Updated: Feb 1
Words can’t always deliver our thoughts and feelings alone, and only art will suffice, whether that be creating or observing, offering an alternate look at subjects in the world. If we focus on creating, then it can be used as a potent tool in unpicking things that we can not comprehend. Exhibition Illuminating the Self at Hatton Gallery in Newcastle upon Tyne is doing just that by responding to powerful research from Newcastle University about epilepsy. The world-class CANDO project is developing an alternative treatment for epilepsy by using a light implant in the brain to help prevent seizures. Artists Andrew Carnie and Susan Aldworth have been moved greatly by the project, focussing on hidden aspects by studying the inner workings of the brain and addressing the feelings of people with the condition.
As you enter Blue Matter by Carnie, the first thing that strikes you is the cosmic atmosphere; its calming and hypnotic air enables you to feel part of a sci-fi movement. There is no light apart from the work, so the room is is in matte blackness. Running along one wall is a film showing viewers an imagined landscape of the brain, with tree-like visuals of swaying branches and roots. Seizures take place and then, at points, the CANDO device calming the situation: a visual representation of a complex organ.
Sounding the Blue commences as two white mounds on the floor. When you walk past, they begin to slowly expand and inflate; their veins glow electric blue. The public acts as a trigger in this interactive way to demonstrate the brain being affected by external factors, and The Constant Whir adds sounds to the space contributing to the all encompassing and immersive feel of the room.

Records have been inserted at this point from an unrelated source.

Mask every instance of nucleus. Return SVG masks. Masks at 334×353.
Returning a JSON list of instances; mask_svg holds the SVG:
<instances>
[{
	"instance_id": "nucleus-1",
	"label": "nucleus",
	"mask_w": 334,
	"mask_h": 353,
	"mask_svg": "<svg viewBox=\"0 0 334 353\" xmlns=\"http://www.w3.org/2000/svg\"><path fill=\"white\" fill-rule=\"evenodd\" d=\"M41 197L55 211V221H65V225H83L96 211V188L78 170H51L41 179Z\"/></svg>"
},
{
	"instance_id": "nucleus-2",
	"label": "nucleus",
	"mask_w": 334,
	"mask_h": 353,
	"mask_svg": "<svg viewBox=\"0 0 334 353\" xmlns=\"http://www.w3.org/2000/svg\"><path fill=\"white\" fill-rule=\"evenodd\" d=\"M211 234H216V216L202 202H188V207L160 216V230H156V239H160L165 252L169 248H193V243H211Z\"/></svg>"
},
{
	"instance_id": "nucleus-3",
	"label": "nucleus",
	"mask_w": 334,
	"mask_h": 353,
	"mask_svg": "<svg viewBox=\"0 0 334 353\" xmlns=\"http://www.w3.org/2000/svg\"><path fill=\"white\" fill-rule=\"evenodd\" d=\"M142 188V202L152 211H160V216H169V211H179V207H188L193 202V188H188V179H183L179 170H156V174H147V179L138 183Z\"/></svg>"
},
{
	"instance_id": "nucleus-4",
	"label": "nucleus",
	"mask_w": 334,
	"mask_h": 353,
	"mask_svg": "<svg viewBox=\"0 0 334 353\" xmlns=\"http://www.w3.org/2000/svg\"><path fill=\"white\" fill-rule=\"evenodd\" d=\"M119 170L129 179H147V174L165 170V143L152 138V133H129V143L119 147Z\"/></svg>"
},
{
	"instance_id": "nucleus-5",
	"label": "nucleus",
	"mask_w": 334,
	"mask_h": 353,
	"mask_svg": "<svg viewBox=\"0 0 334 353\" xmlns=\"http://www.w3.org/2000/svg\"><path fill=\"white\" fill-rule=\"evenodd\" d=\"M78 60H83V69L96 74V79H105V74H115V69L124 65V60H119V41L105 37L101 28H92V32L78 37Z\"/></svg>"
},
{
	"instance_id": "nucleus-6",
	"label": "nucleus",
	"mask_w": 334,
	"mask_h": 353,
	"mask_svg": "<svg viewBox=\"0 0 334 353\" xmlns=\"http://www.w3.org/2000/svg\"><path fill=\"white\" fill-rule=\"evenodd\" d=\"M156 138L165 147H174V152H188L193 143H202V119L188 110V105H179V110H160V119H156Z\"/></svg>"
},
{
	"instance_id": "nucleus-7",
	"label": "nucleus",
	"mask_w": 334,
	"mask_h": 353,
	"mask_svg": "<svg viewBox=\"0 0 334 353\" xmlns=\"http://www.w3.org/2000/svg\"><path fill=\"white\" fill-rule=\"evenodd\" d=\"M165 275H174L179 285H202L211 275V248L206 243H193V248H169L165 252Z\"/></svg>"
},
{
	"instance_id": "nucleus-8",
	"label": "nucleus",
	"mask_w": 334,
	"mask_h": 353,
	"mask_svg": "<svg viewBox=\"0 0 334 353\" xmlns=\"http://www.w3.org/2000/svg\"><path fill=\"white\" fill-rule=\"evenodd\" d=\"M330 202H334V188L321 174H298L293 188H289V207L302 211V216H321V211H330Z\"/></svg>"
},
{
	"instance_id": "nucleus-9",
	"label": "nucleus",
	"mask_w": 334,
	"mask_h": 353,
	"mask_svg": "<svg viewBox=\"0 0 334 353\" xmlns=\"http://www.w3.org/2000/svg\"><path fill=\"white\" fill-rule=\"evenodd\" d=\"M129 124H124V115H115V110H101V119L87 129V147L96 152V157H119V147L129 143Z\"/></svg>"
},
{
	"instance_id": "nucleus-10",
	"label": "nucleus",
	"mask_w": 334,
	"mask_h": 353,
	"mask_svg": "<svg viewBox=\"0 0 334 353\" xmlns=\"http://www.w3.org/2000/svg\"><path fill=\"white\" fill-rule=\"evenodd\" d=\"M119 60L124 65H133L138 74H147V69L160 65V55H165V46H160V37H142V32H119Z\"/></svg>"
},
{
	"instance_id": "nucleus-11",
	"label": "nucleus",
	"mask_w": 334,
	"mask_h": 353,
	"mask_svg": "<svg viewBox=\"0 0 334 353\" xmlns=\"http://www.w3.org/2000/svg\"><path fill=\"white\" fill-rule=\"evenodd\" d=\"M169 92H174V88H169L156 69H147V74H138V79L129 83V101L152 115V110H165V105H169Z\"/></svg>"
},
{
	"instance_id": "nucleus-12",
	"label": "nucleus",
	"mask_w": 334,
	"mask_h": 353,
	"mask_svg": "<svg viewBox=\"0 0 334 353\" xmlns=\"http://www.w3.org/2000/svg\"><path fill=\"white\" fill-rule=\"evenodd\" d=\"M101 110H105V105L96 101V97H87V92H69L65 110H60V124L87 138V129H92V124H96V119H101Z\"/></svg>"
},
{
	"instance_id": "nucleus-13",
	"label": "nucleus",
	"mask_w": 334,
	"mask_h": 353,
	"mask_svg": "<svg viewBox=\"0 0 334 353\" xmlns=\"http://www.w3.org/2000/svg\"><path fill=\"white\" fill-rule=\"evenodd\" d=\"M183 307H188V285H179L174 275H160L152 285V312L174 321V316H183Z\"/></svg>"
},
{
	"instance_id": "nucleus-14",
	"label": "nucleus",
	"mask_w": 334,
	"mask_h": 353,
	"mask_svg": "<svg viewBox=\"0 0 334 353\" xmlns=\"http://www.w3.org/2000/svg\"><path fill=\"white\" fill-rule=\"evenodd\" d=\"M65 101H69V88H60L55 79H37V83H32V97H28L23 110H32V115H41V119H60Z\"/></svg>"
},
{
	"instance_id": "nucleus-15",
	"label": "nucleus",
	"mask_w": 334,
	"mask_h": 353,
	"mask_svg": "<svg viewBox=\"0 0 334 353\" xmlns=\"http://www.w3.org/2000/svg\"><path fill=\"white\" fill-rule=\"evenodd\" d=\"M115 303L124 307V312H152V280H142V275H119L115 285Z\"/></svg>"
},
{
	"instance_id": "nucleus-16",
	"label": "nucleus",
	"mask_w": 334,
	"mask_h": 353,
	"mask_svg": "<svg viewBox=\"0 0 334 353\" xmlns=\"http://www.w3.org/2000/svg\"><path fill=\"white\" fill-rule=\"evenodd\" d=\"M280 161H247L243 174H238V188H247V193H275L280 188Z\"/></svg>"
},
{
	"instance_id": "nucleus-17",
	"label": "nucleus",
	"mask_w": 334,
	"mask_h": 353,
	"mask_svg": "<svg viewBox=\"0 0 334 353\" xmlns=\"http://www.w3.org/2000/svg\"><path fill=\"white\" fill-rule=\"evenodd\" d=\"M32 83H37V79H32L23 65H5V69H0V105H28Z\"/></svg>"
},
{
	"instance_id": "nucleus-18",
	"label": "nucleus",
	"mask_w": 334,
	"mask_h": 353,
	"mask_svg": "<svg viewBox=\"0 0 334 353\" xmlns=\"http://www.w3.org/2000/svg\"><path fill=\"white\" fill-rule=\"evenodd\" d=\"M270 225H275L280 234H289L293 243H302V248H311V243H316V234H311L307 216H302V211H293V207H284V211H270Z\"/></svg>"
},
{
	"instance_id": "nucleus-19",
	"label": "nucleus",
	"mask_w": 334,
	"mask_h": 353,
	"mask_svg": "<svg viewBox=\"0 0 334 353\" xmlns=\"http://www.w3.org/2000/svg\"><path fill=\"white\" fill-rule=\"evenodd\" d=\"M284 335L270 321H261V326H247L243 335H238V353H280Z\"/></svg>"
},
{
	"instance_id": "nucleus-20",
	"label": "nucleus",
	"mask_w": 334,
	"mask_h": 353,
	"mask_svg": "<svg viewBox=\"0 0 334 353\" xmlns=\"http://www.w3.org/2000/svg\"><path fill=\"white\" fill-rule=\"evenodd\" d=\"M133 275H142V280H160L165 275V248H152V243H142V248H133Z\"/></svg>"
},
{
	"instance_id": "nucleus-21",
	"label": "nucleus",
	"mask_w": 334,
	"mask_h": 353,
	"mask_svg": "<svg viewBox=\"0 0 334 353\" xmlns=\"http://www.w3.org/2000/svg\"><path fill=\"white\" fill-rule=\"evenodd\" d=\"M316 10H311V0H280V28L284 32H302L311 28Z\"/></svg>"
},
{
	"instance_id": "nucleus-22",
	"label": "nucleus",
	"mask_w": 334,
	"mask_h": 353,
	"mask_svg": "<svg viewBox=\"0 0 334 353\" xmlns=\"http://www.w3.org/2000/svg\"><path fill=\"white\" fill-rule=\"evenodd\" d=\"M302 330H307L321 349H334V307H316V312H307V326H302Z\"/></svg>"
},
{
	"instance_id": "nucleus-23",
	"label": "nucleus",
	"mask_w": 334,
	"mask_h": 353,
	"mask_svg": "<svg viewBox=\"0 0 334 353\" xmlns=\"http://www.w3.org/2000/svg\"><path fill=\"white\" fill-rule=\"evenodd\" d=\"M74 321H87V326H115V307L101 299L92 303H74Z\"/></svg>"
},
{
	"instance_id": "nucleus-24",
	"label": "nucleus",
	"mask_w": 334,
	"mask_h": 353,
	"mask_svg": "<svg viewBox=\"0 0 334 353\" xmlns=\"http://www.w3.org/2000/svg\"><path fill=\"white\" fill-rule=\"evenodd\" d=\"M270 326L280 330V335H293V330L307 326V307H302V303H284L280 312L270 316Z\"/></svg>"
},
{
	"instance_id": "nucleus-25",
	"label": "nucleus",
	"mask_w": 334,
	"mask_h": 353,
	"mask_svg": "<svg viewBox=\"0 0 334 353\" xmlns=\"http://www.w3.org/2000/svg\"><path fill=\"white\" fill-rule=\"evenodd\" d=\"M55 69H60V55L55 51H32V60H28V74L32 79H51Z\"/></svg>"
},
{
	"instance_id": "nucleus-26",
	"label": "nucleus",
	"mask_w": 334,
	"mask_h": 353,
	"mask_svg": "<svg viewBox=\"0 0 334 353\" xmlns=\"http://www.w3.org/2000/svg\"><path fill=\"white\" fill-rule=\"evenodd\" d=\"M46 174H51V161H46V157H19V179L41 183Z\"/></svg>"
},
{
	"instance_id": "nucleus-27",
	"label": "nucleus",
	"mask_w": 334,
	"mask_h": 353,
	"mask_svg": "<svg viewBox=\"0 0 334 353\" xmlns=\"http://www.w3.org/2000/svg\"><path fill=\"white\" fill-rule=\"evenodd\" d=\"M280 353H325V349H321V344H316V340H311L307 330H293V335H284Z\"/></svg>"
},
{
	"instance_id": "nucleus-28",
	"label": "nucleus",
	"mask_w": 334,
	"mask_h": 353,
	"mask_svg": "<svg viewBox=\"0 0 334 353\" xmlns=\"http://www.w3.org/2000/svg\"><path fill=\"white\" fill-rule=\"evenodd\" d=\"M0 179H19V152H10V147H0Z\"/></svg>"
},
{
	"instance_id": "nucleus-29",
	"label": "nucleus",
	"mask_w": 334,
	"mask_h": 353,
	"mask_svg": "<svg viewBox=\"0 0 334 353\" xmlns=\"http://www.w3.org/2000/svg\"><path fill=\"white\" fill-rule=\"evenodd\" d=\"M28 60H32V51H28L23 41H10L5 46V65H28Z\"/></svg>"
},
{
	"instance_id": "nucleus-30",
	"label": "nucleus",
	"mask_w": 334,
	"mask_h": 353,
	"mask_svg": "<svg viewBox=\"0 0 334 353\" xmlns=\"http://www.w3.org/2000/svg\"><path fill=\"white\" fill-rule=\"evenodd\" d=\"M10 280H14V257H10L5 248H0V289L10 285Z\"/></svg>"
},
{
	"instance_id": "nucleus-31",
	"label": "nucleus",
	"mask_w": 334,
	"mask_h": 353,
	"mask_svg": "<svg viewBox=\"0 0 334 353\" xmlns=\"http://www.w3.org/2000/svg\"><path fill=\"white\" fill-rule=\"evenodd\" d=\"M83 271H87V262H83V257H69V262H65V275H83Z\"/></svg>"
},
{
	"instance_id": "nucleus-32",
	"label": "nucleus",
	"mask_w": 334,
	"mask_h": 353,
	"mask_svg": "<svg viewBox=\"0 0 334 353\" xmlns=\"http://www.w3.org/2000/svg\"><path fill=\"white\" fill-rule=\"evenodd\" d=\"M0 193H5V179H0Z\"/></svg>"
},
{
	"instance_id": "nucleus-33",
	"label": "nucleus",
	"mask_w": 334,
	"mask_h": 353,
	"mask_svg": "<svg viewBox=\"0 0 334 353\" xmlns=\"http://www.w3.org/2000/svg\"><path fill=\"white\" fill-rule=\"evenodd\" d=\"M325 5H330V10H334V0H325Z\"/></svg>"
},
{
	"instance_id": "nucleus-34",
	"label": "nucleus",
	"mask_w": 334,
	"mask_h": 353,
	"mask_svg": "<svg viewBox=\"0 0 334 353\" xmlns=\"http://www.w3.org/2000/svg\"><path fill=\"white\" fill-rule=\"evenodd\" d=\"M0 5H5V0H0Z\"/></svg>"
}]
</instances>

The other section illustrates Out of the Blue by Aldworth. Humans with Epilepsy are the subject, with many different nationalities contributing sensitive, personal thoughts. As the condition affects 1 in 100 people, their words were sewed onto 100 pieces of Victorian underwear, by 100 embroiderers, using UV threads. The undergarments represent how epilepsy can often be hidden in many ways under the cloth of everyday life.
From UV light, the thread glows brightly, representing that things are present when they can't be seen. One-piece states, ‘Epilepsy doesn’t mean much to me, it’s a part of me now. Something I have to live with and something that I’ll never probably understand.’ With an honestly, they have reached the aim of enabling understanding. The UV light adds significance, as a strong link to CANDO.
Although it could look simple on the surface, any complexity is explained clearly through action. The garments are attached to pulleys and motors, which move in patterns until they are fully aligned and then fall to the floor. Almost ghostly, they drift back to how their position at the beginning. Again, this is a visual representation of a seizure, making the audience able to digest and fathom what happens to the person experiencing it. Science and art are hand in hand here. Not only have they brought epilepsy and the CANDO project to a wider audience, but they have also found a way to communicate while holding artistic integrity. You leave with empathetic knowledge.